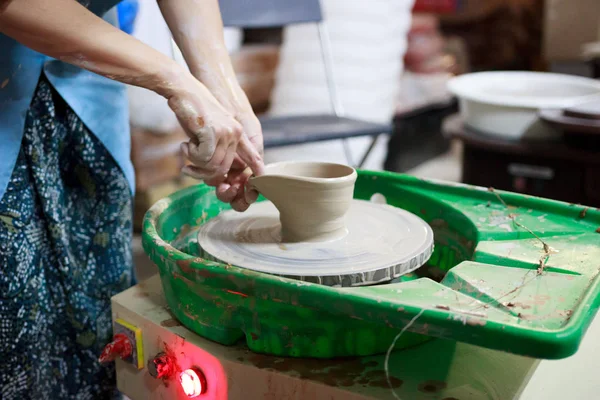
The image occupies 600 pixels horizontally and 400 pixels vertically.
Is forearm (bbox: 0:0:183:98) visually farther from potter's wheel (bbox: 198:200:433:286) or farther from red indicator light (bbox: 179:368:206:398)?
red indicator light (bbox: 179:368:206:398)

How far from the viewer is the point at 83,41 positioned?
98 cm

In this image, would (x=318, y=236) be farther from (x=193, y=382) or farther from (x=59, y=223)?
(x=59, y=223)

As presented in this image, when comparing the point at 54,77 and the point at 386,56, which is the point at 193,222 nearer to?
the point at 54,77

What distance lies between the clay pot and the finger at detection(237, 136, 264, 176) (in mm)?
19

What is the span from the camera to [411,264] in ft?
3.40

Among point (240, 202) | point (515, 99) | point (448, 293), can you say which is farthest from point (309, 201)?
point (515, 99)

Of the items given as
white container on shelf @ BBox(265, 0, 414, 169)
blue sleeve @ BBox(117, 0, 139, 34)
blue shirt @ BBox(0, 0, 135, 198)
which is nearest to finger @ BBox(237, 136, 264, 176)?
blue shirt @ BBox(0, 0, 135, 198)

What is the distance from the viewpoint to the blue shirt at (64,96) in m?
1.16

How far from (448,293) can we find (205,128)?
1.60 ft

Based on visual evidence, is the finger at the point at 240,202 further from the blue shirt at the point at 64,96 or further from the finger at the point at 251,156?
the blue shirt at the point at 64,96

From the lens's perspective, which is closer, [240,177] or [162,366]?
[162,366]

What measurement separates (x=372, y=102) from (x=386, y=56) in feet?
0.75

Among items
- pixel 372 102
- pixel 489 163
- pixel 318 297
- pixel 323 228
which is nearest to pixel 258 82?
pixel 372 102

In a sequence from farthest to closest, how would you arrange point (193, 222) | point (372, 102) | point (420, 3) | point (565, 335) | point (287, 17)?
point (420, 3)
point (372, 102)
point (287, 17)
point (193, 222)
point (565, 335)
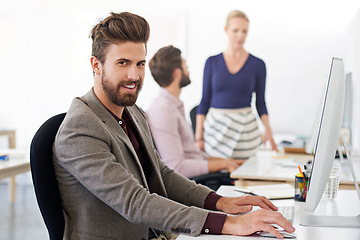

- [Aim of the task] Copy the listing above word for word, leaving out the picture lines.

- [Exercise result]
The image occupies 600 pixels horizontally and 400 pixels vertically.
Is forearm (bbox: 0:0:183:98) visually farther from potter's wheel (bbox: 198:200:433:286) or farther from red indicator light (bbox: 179:368:206:398)?
red indicator light (bbox: 179:368:206:398)

How far from the viewer is the point at 83,41 positioned?
98 cm

In this image, would (x=318, y=236) be farther from (x=193, y=382) or farther from (x=59, y=223)?
(x=59, y=223)

As presented in this image, when comparing the point at 54,77 and the point at 386,56, which is the point at 193,222 nearer to?
the point at 54,77

What distance lies between the clay pot and the finger at detection(237, 136, 264, 176) (in mm)?
19

What is the span from the camera to [411,264] in ft?
3.40

Among point (240, 202) | point (515, 99) | point (448, 293), can you say which is farthest from point (309, 201)?
point (515, 99)

Of the items given as
white container on shelf @ BBox(265, 0, 414, 169)
blue sleeve @ BBox(117, 0, 139, 34)
blue shirt @ BBox(0, 0, 135, 198)
which is nearest to finger @ BBox(237, 136, 264, 176)?
blue shirt @ BBox(0, 0, 135, 198)

What is the distance from the viewpoint to the blue shirt at (64,96) in m?
1.16

How far from (448,293) can we find (205,128)?
1.60 ft

Based on visual evidence, is the finger at the point at 240,202 further from the blue shirt at the point at 64,96 or further from the finger at the point at 251,156?
the blue shirt at the point at 64,96

From the lens's perspective, which is closer, [240,177] or [162,366]?
[162,366]

What measurement separates (x=372, y=102) from (x=386, y=56) in feet?
0.75

Among items
- pixel 372 102
- pixel 489 163
- pixel 318 297
- pixel 323 228
which is nearest to pixel 258 82?
pixel 372 102

In a sequence from farthest to closest, how would you arrange point (193, 222) | point (372, 102) | point (420, 3) | point (565, 335) | point (287, 17)?
point (420, 3)
point (372, 102)
point (287, 17)
point (193, 222)
point (565, 335)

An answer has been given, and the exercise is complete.